Por essa altura, uma cigana vidente, amiga da sua mãe ao ler a sua mão esquerda constatou que Corto não tinha a linha da sorte marcada. Este, chocado com a descoberta, mal chegou a casa, pegou numa lâmina e de um só golpe traçou a sangue a linha da sorte de uma forma quase perpendicular às linhas do coração e da cabeça.
Aos doze anos Corto partiu para Malta com Ezra Toledano um rabino místico e profundo conhecedor da cabala que transmitiu os seus segredos ao jovem. Graças a Ezra, muito cedo Corto teve uma visão cósmica do universo numa cultura miscigenada pela poesia e lições das Santas Escrituras das biblías hebraicas da renascença e também pelas canções e lendas celtas de seu pai.

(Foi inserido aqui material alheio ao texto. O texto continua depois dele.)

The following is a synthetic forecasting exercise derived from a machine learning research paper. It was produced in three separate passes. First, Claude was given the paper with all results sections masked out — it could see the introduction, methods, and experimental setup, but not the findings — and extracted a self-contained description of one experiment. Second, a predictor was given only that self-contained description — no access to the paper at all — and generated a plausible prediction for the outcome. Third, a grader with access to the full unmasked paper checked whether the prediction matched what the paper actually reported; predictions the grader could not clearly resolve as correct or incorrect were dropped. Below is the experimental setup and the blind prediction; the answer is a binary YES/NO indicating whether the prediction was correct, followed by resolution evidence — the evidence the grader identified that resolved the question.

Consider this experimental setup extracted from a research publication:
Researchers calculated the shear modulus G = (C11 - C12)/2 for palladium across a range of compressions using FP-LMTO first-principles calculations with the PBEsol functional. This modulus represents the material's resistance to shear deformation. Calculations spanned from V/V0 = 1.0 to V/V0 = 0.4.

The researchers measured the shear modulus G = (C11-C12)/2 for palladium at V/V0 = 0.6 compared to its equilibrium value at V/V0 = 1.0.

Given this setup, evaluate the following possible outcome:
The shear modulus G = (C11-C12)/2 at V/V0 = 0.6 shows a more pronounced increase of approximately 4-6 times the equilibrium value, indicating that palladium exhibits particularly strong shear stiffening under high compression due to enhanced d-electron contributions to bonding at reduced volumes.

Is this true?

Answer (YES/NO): YES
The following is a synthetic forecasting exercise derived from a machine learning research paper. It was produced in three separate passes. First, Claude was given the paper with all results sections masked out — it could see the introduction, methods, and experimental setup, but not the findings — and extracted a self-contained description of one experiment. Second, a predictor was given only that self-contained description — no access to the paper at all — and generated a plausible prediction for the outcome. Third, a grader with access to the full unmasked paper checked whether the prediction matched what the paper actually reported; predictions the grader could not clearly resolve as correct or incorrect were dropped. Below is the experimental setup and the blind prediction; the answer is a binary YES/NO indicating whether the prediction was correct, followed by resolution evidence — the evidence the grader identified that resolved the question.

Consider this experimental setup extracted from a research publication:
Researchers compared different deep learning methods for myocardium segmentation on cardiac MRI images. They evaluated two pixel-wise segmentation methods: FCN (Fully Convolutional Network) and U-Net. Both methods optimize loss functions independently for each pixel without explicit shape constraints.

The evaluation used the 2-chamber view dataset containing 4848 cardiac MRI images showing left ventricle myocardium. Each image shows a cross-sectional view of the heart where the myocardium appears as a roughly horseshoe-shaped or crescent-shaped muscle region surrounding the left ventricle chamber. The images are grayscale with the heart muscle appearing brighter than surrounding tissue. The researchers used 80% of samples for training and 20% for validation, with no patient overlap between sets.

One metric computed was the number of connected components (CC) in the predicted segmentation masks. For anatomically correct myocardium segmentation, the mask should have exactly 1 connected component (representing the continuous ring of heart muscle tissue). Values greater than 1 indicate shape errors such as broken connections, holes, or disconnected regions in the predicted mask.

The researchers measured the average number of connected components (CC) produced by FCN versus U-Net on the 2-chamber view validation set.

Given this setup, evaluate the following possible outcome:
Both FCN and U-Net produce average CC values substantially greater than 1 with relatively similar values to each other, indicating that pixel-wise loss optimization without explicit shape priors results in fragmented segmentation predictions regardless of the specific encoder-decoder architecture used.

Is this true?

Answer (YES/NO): NO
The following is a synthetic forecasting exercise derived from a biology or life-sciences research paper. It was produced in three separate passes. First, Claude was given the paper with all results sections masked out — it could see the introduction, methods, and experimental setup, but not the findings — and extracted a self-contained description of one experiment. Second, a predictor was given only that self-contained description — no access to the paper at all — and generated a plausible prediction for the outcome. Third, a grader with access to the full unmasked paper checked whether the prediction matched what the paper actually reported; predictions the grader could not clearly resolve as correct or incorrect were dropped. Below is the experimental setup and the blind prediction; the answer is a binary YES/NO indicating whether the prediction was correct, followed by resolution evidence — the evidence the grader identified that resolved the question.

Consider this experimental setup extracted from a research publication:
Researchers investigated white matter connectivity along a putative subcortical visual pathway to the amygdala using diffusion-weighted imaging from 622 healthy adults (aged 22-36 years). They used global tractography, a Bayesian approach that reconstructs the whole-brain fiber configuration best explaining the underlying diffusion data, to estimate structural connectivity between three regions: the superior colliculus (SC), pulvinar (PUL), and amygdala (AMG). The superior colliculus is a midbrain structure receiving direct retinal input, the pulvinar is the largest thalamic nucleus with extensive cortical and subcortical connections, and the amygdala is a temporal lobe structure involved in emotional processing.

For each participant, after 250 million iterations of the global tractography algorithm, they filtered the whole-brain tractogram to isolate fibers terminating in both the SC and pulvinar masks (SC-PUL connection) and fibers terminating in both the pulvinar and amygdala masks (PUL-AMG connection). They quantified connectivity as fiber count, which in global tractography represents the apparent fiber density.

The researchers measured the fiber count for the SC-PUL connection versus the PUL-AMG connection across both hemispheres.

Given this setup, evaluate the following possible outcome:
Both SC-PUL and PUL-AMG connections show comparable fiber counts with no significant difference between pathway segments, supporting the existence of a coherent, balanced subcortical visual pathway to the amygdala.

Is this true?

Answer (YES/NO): NO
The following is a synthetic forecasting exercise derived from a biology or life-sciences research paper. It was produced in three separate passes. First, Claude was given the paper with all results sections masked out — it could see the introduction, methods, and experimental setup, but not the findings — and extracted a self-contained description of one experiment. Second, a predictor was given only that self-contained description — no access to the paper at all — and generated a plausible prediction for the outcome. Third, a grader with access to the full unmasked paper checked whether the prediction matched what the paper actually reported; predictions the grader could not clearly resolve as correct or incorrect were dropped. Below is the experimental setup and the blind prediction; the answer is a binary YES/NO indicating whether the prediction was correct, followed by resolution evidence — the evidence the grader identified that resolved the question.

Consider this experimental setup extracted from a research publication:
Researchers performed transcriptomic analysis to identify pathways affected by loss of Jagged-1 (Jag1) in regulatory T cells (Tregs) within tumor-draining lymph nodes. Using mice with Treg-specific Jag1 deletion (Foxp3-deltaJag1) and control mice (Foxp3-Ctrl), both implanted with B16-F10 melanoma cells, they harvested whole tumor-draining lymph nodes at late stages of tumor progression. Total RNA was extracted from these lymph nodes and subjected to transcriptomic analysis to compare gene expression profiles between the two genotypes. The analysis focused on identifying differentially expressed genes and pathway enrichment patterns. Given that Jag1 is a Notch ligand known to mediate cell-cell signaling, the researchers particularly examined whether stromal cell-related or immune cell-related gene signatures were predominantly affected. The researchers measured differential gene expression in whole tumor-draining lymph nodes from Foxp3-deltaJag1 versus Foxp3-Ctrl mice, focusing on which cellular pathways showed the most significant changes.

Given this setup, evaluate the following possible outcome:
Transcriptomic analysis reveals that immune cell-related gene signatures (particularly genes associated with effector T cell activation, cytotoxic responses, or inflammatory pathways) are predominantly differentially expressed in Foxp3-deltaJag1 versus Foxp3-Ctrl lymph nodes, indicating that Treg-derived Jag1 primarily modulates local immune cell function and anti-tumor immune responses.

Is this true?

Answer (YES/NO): NO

A personalidade do jovem Corto desenvolveu-se entre as divindades quotidianas de místicos templos desconhecidos debaixo do sol abrasador de Malta, os livros do seu pai, a bíblia do seu mestre e as histórias sobrenaturais contadas pelos marinheiros no porto de Malta. O seu destino estava traçado para a aventura humanitária, para o imprevisível apelo do mar, feito de inspiração algures entre o sagrado e o profano.
No ínicio de 1904, Corto tinha 17 anos e decide embarcar numa escuna que fez escala em La Valette e que tinha como destino a ásia, passando pelo canal de Suez. Ao largo de Alexandria o telégrafo da escuna recebe a notícia do ataque dos torpedeiros japoneses contra a esquadra russa. Corto permanece até fevereiro no Cairo e em plena guerra russo-japonesa reúne-se aos seus companheiros da escuna e prossegue viagem através do mar vermelho, com escala em Aden, Bombaim, Madras, Singapura, Xangai e Tientsin, onde Corto toma a caminho para Pequim. Pouco tempo depois está na Manchúria, perto da fronteira coreana, no coração dos combates entre russos e japoneses. É aí que trava conhecimento com um jovem jornalista americano, Jack London.

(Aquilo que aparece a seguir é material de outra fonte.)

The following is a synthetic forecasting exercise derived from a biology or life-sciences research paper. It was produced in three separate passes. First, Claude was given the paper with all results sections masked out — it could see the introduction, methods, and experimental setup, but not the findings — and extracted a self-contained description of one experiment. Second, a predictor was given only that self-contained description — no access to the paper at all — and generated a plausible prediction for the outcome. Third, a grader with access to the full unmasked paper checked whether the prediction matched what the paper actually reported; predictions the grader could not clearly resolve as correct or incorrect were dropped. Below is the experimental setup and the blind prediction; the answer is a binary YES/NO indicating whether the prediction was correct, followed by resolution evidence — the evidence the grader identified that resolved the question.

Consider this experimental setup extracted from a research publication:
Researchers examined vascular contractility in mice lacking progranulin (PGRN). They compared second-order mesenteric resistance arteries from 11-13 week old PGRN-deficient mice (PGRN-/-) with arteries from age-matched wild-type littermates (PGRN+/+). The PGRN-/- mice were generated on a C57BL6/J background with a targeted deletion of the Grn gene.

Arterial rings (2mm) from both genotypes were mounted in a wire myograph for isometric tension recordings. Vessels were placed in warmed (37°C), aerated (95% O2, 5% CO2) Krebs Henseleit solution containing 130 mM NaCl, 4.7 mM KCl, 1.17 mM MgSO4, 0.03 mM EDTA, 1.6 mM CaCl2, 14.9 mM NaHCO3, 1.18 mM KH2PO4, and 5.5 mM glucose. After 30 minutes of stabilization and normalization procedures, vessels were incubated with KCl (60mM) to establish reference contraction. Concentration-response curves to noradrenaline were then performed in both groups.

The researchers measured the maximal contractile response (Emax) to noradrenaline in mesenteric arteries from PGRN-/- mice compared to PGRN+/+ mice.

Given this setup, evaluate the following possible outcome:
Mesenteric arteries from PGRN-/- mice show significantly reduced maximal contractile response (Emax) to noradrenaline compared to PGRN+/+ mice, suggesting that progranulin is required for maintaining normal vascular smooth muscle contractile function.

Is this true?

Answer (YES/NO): NO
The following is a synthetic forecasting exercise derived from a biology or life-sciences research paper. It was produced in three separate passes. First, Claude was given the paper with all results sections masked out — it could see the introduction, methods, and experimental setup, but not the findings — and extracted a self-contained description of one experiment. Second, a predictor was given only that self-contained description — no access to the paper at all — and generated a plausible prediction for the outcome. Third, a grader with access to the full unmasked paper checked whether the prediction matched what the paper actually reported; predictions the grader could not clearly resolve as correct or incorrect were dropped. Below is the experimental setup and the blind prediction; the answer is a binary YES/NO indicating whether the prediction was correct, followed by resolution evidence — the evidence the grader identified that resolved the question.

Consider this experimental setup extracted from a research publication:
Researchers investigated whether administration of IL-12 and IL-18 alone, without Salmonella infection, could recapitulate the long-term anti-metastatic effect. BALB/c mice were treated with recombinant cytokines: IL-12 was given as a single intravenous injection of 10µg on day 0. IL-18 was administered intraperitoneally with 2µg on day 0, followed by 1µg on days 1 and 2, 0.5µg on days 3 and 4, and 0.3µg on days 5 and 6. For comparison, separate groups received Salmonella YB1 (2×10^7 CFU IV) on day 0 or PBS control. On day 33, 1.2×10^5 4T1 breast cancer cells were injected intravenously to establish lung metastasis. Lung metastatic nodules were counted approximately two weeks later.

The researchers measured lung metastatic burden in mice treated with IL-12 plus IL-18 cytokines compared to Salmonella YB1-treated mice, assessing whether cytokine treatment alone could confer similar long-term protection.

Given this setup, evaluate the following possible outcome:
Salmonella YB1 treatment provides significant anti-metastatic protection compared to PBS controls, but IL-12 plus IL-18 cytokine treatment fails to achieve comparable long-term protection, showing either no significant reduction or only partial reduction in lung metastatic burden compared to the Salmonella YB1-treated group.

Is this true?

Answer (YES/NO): YES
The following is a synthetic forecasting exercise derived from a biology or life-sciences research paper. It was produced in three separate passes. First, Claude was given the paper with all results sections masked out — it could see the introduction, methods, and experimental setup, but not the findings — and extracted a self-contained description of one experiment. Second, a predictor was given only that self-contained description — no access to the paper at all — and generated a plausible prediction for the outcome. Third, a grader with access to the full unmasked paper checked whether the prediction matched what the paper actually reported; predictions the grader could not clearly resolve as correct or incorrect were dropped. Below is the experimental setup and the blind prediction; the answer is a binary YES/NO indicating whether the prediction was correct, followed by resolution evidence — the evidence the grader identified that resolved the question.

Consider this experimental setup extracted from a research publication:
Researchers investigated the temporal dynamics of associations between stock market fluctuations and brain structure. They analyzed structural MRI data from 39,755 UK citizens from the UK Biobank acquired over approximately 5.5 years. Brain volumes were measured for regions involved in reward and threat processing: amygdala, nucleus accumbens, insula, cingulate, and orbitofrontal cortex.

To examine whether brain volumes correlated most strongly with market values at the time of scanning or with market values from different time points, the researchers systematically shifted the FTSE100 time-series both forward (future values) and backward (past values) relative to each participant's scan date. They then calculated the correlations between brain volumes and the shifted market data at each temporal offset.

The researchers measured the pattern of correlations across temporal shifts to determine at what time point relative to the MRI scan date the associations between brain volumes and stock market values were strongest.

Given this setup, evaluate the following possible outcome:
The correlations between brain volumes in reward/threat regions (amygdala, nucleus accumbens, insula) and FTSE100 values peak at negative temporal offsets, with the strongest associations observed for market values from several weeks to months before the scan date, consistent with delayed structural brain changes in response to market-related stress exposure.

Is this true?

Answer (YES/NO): YES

Em 1905 Corto embarca para África, tendo como companheiro de viagem um homem com que se irá cruzar mais tarde noutras aventuras, o russo Rasputine, anarquista e meio louco. A viagem escala Xangai, Hong-Kong, Filipinas e Djacarta. No mar das Célèbes há um motim a bordo, mas Corto, fiel ao seu princípio de intervenção mínima em situações que não lhe digam respeito, assiste à rebelião e acaba com outros marinheiros e Rasputine num bote em pleno oceano, onde são recolhidos por um cargueiro com destino ao pacífico que os deixa em Valaparaíso, no Chile. Daí partem de comboio para Santiago e encontram-se um mês depois na Argentina. Aí travam conhecimento com um dos personagens mais fascinantes da história da América, Butch Cassidy que fazia parte de um bando de foras-da-lei, antigos pequenos criadores de gado arruinados pelos grandes barões do gado. Roubavam os animais aos grandes proprietários e distribuíam-no pelos pequenos criadores, aparecendo como uns ìRobins dos bosquesî contemporâneos.

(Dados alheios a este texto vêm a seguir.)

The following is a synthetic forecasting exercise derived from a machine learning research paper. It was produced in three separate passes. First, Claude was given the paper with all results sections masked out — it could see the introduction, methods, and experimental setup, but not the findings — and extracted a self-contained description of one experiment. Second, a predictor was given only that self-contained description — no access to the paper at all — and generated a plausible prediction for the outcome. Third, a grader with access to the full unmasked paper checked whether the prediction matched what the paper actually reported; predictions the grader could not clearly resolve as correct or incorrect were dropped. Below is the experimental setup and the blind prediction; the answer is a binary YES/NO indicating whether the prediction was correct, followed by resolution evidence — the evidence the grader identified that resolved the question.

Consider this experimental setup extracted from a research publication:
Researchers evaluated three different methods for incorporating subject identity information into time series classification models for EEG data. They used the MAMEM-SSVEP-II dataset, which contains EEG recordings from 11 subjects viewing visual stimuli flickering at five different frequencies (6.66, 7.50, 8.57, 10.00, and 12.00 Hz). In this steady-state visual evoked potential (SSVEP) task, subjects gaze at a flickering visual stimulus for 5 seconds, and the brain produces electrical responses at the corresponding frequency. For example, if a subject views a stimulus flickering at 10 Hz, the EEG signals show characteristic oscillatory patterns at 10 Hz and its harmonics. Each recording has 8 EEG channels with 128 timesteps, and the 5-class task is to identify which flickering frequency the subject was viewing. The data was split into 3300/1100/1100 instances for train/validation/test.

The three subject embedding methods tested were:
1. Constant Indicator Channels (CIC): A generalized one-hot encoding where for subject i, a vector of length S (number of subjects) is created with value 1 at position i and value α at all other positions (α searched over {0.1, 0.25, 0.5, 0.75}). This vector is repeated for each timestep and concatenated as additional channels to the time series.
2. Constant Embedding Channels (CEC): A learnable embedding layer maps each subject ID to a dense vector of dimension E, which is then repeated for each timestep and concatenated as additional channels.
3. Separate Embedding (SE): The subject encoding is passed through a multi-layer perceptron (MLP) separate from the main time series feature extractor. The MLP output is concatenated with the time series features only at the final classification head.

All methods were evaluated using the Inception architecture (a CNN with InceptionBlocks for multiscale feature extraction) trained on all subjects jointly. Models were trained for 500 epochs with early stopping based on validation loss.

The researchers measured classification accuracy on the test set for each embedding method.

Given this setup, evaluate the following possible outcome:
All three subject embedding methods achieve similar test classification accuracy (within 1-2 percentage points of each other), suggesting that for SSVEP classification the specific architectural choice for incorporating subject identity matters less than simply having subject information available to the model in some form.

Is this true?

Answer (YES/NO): NO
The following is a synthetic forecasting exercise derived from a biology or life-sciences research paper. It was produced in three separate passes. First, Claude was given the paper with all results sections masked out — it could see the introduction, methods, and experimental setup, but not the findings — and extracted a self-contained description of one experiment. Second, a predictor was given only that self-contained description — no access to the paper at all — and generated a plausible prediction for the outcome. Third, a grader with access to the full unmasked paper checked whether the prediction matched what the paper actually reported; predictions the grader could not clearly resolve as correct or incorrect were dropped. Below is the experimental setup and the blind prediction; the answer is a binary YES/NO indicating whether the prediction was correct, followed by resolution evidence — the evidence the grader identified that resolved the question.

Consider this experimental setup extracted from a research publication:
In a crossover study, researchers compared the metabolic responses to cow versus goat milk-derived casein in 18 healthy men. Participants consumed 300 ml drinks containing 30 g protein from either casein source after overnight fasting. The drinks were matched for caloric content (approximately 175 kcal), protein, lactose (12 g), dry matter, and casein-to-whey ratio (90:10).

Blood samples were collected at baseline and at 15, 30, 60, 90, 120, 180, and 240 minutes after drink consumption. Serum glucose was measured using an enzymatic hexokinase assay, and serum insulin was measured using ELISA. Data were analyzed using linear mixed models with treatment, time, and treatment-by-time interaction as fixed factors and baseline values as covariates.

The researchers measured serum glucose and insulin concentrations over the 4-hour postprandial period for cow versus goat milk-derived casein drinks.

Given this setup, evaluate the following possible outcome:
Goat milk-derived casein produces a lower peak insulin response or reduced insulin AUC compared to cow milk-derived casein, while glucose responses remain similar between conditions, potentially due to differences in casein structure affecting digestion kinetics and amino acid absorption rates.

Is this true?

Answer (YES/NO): NO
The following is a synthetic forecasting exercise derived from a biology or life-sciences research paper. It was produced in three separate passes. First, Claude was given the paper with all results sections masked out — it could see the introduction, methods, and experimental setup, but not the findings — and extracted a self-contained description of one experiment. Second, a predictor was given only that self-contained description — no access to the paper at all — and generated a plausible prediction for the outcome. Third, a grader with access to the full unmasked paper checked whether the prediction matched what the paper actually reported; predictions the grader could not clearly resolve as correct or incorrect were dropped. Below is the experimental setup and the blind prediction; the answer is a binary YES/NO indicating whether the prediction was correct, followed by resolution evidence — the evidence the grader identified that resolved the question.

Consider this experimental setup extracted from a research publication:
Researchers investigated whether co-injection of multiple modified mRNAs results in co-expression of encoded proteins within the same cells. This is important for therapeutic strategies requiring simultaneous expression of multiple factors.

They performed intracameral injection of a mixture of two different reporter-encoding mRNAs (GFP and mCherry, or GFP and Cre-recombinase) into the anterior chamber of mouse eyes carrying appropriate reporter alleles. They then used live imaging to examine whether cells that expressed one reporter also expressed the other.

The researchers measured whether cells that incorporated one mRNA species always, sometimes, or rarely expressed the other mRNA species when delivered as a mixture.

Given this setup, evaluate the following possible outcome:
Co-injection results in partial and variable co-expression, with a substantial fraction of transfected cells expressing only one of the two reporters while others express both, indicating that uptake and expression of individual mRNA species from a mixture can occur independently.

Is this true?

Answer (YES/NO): NO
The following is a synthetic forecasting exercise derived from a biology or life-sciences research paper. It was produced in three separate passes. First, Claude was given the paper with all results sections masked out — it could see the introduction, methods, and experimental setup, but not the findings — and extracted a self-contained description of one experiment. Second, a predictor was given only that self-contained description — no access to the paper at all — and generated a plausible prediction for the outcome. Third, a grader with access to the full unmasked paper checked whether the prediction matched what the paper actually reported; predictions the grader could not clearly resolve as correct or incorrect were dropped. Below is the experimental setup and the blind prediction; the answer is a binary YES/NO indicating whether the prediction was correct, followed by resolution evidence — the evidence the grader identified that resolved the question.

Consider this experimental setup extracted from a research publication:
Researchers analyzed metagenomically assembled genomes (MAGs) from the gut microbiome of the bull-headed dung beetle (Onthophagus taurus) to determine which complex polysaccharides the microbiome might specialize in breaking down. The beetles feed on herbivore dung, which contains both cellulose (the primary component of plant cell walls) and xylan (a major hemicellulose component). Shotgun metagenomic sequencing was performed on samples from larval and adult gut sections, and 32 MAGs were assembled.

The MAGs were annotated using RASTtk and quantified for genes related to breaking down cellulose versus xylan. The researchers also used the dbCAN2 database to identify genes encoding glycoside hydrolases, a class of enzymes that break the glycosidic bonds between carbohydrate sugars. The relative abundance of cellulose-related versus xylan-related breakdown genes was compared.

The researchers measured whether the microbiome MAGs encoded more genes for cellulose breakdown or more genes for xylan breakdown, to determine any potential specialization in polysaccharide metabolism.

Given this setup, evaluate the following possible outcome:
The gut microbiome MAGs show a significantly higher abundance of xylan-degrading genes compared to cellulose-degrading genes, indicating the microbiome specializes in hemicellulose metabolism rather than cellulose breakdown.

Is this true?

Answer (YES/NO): YES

Corto esteve depois na Europa, mas não há qualquer referência dos seus passos e volta à Argentina instalando-se em Buenos Aires, onde reecontra Jack London e conheçe um futuro escritor, Eugene O´Neill.
Entre 1908 e 1913, Corto continua a sua errância pelo mundo, baralhando as pistas, partindo de um porto quando o julgavam noutro. Poderá ter passado por Marselha, Tunísia e Londres, mas não é certo.
Em 1913 Corto encontra-se ilegal na Indonésia, com um bando de piratas. Mas não é um bom pirata. Prefere a liberdade, a descoberta, a amizade, até o ócio e rejeita a matança e o assassínio. Um pouco de contrabando e tráfico de armas são suficientes para o fazer feliz, saltando entre os arquipélagos indonésios.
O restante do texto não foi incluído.